- TEXT SEGMENT:
= ISO 22395 =

Guidelines for supporting vulnerable persons

ISO 22395:2018, Security and resilience -- Community resilience -- Guidelines for supporting vulnerable persons in an emergency, is an international standard developed by ISO/TC 292 Security and resilience and published by the International Organization for Standardization in October 2018. This document is a voluntary guidance standard for supporting vulnerable persons in an emergency.

==Background and purpose==
When emergencies strike, it is important that people are safe. However, some people are at more risk during an emergency. Traditionally, the focus has been on the special needs of children, the elderly and persons with disabilities. However, this is a narrow definition of vulnerability. Increasingly, communities are taking a more holistic view and are looking to address the needs of persons who are socially isolated, lacking language skills, impoverished or marginalized.

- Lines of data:
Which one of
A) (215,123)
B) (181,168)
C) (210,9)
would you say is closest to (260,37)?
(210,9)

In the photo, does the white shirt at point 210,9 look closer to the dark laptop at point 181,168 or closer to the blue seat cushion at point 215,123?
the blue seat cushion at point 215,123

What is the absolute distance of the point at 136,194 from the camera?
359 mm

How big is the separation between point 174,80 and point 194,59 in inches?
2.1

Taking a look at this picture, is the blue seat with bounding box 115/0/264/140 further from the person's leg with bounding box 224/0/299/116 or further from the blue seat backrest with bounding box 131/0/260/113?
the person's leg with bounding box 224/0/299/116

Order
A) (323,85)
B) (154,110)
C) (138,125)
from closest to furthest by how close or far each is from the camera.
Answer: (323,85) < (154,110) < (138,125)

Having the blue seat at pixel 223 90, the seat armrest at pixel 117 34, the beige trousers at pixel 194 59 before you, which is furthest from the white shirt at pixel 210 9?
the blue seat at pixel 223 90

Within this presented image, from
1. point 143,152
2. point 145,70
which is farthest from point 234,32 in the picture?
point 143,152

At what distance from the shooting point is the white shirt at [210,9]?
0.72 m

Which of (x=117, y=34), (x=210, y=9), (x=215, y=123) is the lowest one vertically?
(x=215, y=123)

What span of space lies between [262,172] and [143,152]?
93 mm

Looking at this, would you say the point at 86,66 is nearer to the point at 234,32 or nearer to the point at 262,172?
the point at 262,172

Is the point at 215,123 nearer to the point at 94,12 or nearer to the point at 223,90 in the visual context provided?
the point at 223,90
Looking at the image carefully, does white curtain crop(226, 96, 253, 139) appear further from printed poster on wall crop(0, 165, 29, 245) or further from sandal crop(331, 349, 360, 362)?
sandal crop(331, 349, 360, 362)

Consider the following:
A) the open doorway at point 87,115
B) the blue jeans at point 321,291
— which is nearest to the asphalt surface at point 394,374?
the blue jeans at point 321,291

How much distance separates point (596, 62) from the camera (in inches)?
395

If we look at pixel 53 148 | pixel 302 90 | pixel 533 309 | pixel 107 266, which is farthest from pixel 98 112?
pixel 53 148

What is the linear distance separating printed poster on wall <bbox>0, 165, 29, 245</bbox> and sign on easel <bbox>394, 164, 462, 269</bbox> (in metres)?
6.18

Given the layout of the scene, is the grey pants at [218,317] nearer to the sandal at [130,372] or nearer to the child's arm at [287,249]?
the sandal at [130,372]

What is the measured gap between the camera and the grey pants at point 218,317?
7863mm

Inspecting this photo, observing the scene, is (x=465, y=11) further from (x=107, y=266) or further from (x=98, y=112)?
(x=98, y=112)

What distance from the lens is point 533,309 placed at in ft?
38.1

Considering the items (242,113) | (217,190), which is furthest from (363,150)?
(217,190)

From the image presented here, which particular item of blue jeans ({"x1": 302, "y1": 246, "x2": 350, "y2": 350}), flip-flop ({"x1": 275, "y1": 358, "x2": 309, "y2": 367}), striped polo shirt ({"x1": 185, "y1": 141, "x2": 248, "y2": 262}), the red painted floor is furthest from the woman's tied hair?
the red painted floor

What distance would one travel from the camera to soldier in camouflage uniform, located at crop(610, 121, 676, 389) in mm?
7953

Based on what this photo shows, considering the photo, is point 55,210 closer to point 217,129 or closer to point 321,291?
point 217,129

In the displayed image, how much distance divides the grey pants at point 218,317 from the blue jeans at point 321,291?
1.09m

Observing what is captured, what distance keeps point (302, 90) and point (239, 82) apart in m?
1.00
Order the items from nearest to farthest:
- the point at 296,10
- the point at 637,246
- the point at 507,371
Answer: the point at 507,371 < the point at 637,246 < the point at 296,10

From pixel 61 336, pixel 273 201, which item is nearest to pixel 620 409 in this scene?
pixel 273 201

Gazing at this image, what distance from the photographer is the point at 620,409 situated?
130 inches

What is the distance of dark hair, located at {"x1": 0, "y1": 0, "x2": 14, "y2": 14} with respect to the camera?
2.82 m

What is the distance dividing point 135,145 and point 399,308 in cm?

- WHAT IS BEING ASKED: According to the text on ISO 22395, in what month and year was the standard published? The lines of data are separate material, unrelated to the text on ISO 22395.

- EXERCISE RESPONSE: October 2018.